- Theatrical release poster
- Directed by: P. Vasu
- Written by: P. Vasu
- Based on: Muniya (2009) by Nagachandra
- Produced by: C. T. Vivekananth V. Prabhu
- Starring: R. K. Karthik Sadha Divya Padmini
- Cinematography: Karunanithi
- Edited by: Don Max
- Music by: Srikanth Deva
- Production company: AARKEY Worlds
- Release date: 26 August 2011;
- Running time: 137 minutes
- Country: India
- Language: Tamil

= Puli Vesham =

Puli Vesham is a 2011 Indian Tamil-language action film written and directed by P. Vasu, starring R. K., Karthik, Sadha and newcomer Divya Vishwanath. Puli Vesham released on 26 August 2011 to negative reviews. The film was a remake of Kannada film Muniya (2009). (Note: The film credits the original story to Nagachandra, the director and story writer of Muniya.)

==Plot==
Munian (R. K.) is the innocent-turned-underworld dada. The naive youngster from a remote village becomes a dreaded dada who could fix anyone and anything for money. He spends the money to treat a girl who is in coma for six months. Who is that girl and why does he spend money for her?

The girl, Thamarai (Divya Padmini), is the daughter of a rich man (Ilavarasu) in Muniyan's native place. The rich man gives shelter to Muniyan at his earlier age after the death of his parents. Munian is given the responsibility of taking care of Thamarai. He takes the job very seriously and gets trained in martial arts just to protect her in any circumstance. A unique bond develops between them. Though it is not love, everyone suspects it to be love, and hence Munian is sent out of the village to save the girl. However, the girl doesn't want to get parted with him. She secretly follows him, and both of them get into an unexpected trouble in Chennai.
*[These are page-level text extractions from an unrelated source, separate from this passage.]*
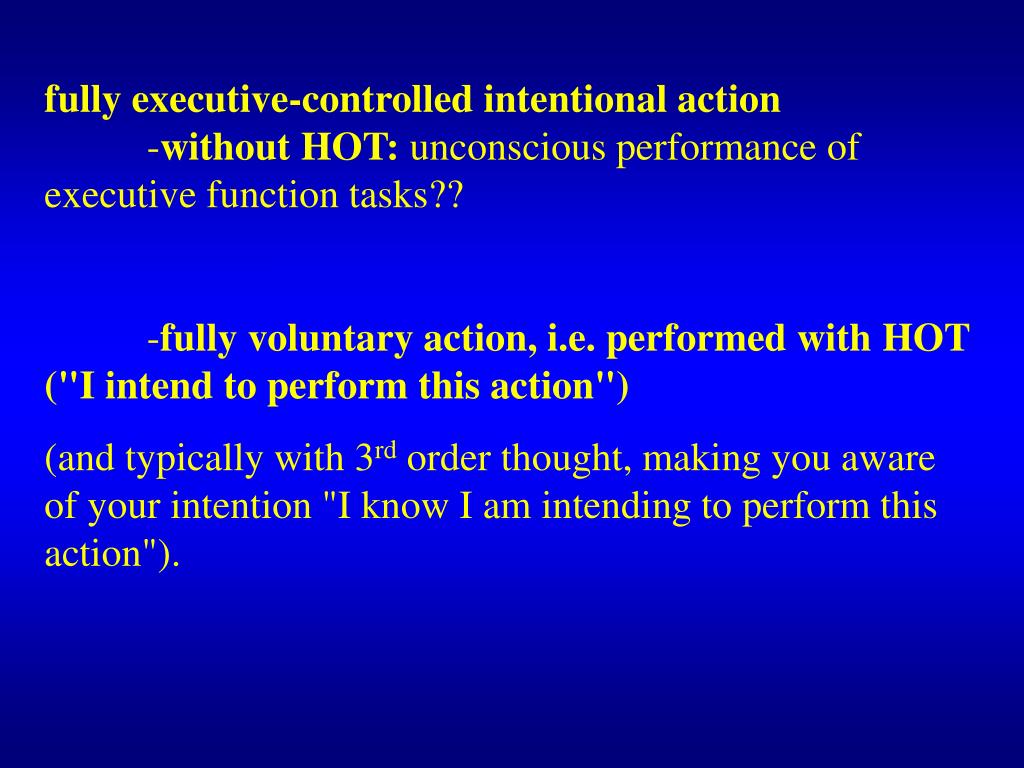 fully executive-controlled intentional action

-without HOT: unconscious performance of executive function tasks??

-fully voluntary action, i.e. performed with HOT ("I intend to perform this action")

(and typically with 3$^{rd}$ order thought, making you aware of your intention "I know I am intending to perform this action").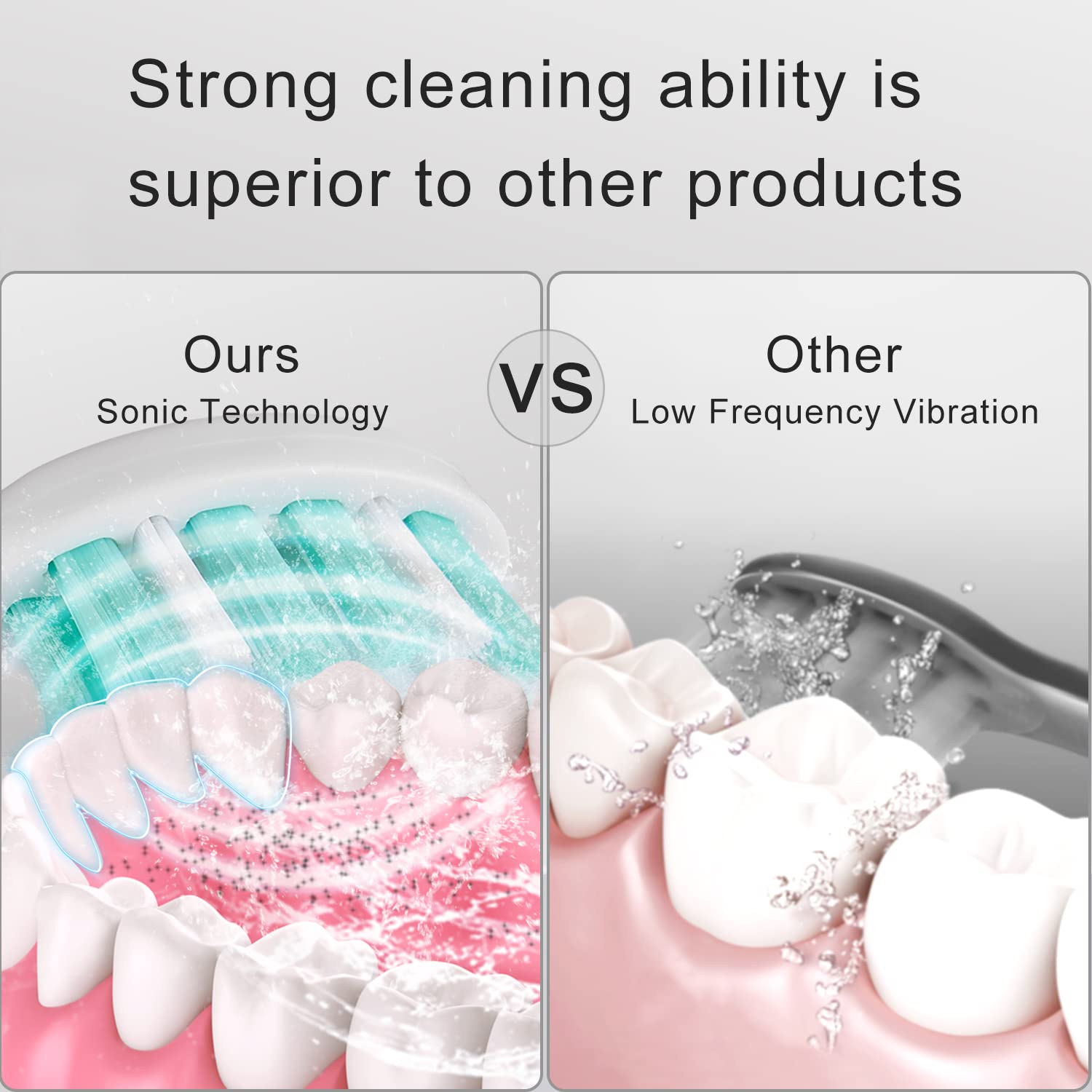 Strong cleaning ability is superior to other products

Ours
Sonic Technology

VS

Other
Low Frequency Vibration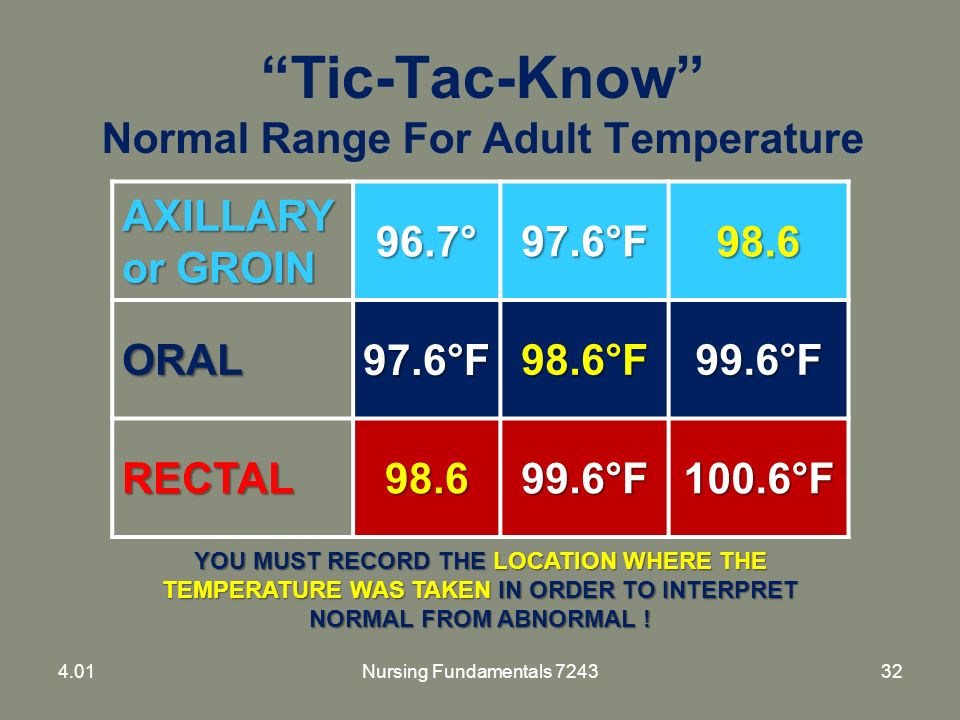 “Tic-Tac-Know”
Normal Range For Adult Temperature

| AXILLARY or GROIN | 96.7° | 97.6°F | 98.6 |
|---|---|---|---|
| ORAL | 97.6°F | 98.6°F | 99.6°F |
| RECTAL | 98.6 | 99.6°F | 100.6°F |

YOU MUST RECORD THE LOCATION WHERE THE TEMPERATURE WAS TAKEN IN ORDER TO INTERPRET NORMAL FROM ABNORMAL !

4.01

Nursing Fundamentals 7243

32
The turn of events puts the girl in a hospital and makes Munian a gangster. Munian however, has some values and hence becomes an associate to an honest ACP P. Easwara Moorthy (Karthik), who wants to eliminate the rowdies with Munian's help. The officer sends Ashwini (Sadha) in the disguise of an orphan to Munian's gang just to keep him under check.

Munian gets entangled with too many things before he could save his master's daughter. There are many players operating at different levels including the cricket crazy Govindan (Mansoor Ali Khan), who is involved in supplying girls to the rich, and Senthil (M. S. Bhaskar), a dreaded gangster. How he tackles everyone and achieves his goal forms the crux of the story.

==Production==
In 2010, P. Vasu announced that he would work with R. K. in a new project called Puli Vesham produced by R. K. himself. Sadha was selected as heroine which marked her comeback in Tamil cinema. Veteran actor Karthik was selected to play a police officer.

==Soundtrack==
Music composed by Shrikanth Deva. The list of songs.

| No. | Title | Lyrics | Artist(s) | Length |
|---|---|---|---|---|
| 1. | "Chennai Gana" | Viveka | Vijaya T. Rajendar | 03:33 |
| 2. | "Boy Friend" | Na. Muthukumar | Sadhana Sargam | 04:49 |
| 3. | "Varaen Varaen" | Na. Muthukumar | Udit Narayan, Madhushree | 05:34 |
| 4. | "Thiruda Thiruda" | Kalaikumar | Vinitha, Hariharan | 04:36 |
| 5. | "Top Class" | Annamalai | Surmukhi Raman, Srikanth Deva, M. L. R. Karthikeyan, Anitha Karthikeyan | 04:25 |
| 6. | "Chennai Remix" | Viveka | Vijaya T. Rajendar | 04:27 |

==Release==
The film was released on 26 August 2011 alongside Yuvan Yuvathi.